Show that the time T is related to the mean density ρ of Jupiter by the expression

ρT² = 3πn³/ G

where G is the gravitational constant. [4]

 

 

(c) (i) The radius R of Jupiter is 7.15 × 10⁴ km and the distance between the centres of Jupiter and Io is 4.32 × 10⁵ km.

The period T of the orbit of Io is 42.5 hours.

Calculate the mean density ρ of Jupiter. [3]

 

(ii) The Earth has a mean density of 5.5 × 10³ kg m^-3. It is said to be a planet made of rock.
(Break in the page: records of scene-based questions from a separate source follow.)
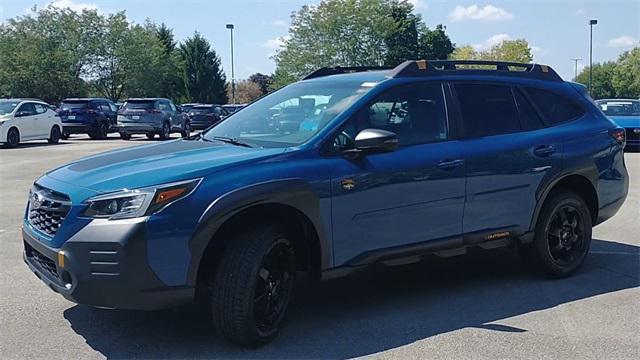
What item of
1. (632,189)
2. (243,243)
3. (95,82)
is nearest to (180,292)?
(243,243)

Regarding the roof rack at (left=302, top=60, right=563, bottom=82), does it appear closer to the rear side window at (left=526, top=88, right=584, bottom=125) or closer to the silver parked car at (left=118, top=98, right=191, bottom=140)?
the rear side window at (left=526, top=88, right=584, bottom=125)

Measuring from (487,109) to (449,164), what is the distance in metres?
0.81

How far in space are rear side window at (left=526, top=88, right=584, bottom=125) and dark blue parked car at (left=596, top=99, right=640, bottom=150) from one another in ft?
46.2

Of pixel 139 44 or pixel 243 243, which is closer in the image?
pixel 243 243

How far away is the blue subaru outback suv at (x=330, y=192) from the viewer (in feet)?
12.7

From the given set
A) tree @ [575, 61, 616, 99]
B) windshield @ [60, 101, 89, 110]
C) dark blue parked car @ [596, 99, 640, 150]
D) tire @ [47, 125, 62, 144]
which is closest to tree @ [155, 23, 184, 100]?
windshield @ [60, 101, 89, 110]

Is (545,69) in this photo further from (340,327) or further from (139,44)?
(139,44)

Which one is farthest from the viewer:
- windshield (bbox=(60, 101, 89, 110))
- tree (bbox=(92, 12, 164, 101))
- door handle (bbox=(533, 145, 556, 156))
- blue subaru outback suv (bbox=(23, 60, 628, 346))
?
tree (bbox=(92, 12, 164, 101))

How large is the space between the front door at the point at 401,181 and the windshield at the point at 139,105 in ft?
75.3

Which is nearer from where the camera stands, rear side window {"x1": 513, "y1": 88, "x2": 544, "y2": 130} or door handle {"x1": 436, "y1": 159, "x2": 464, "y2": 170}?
door handle {"x1": 436, "y1": 159, "x2": 464, "y2": 170}

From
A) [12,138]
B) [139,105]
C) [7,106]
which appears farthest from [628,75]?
[12,138]

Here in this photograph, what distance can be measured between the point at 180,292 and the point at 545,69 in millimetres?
4119

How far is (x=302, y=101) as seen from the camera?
5238 millimetres

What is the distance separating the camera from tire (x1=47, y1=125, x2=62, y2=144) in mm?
23844
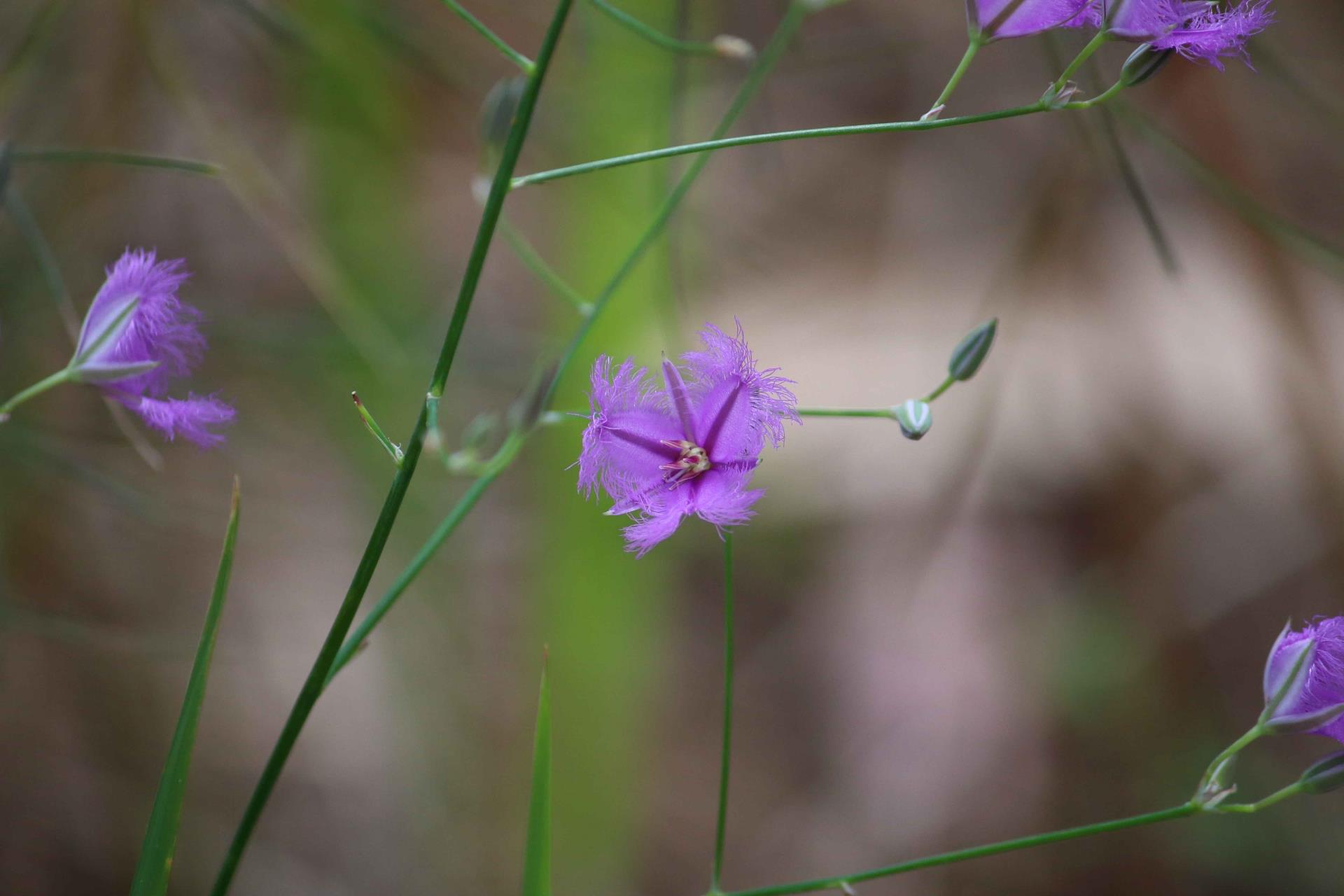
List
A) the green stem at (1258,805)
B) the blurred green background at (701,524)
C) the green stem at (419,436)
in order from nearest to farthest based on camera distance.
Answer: the green stem at (419,436)
the green stem at (1258,805)
the blurred green background at (701,524)

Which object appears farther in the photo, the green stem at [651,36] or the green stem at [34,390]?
the green stem at [651,36]

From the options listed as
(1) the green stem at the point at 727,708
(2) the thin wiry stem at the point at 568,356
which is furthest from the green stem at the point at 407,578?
(1) the green stem at the point at 727,708

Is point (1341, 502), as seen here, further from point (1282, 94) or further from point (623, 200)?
point (623, 200)

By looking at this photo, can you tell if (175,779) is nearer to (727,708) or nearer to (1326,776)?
(727,708)

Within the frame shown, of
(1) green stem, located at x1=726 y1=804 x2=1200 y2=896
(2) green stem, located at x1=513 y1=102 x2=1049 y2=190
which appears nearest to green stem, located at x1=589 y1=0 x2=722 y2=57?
(2) green stem, located at x1=513 y1=102 x2=1049 y2=190

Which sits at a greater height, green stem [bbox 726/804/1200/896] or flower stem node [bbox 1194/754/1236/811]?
flower stem node [bbox 1194/754/1236/811]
By reference to your answer in (i), comment on the possible composition of Jupiter. [1]

 

[Total: 10]

 

 

 

Reference: Past Exam Paper – November 2017 Paper 42 Q1

 

 

 

Solution:

(a) Newton’s law of gravitation states that the gravitational force between masses is proportional to the product of the point masses and inversely proportional to the square of their separation.

 

 

(b)

{Density = mass / volume

Mass = Density × Volume

Since Jupiter is considered to be a uniform sphere, its volume = 4/3 πr³}

 

mass of Jupiter (M) = (4 / 3) πR³ ρ

 

{For the centripetal force, we may either use angular velocity or velocity.

Speed = distance / time = circumference / period}

 

ω = 2π / T                               or                    v = 2πnR / T  

 

{The gravitational force provides the centripetal force.

Centripetal force = gravitational force}

(m)ω²x = GM(m) / x²                  or                    (m)v² / x = GM(m) / x²               

 

{Note that        x = radius of orbit = nR

the mass of Jupiter is given in terms of R, its radius}

 

substitution and correct algebra leading to ρT2 = 3πn3 / G                

(m)ω²x = GM(m) / x² 

(2π / T)² nR = G ×((4 / 3) πR³ ρ) / n²R²

(2π / T)² n³R³ = G × (4 / 3) πR³ ρ

ρT² = 3πn³ / G

 

 

(c) (i)

{ ρT² = 3πn³ / G          We need to find n first.}

{R = 7.15 × 10⁴ km     and nR = 4.32 × 10⁵ km                     so, n = nR / R}

 

n = (4.32 × 10⁵) / (7.15 × 10⁴)            or        n = 6.04          

 

ρ × (42.5 × 3600)² = (3π × 6.04³) / (6.67 × 10^-11)                 

ρ = 1.33 × 10³ kg m^-3                                                 

 

 

(ii)

{The density is approximately one fifth of the density of the Earth.}

Jupiter likely to be a gas/liquid (at high pressure)       [allow other sensible suggestions]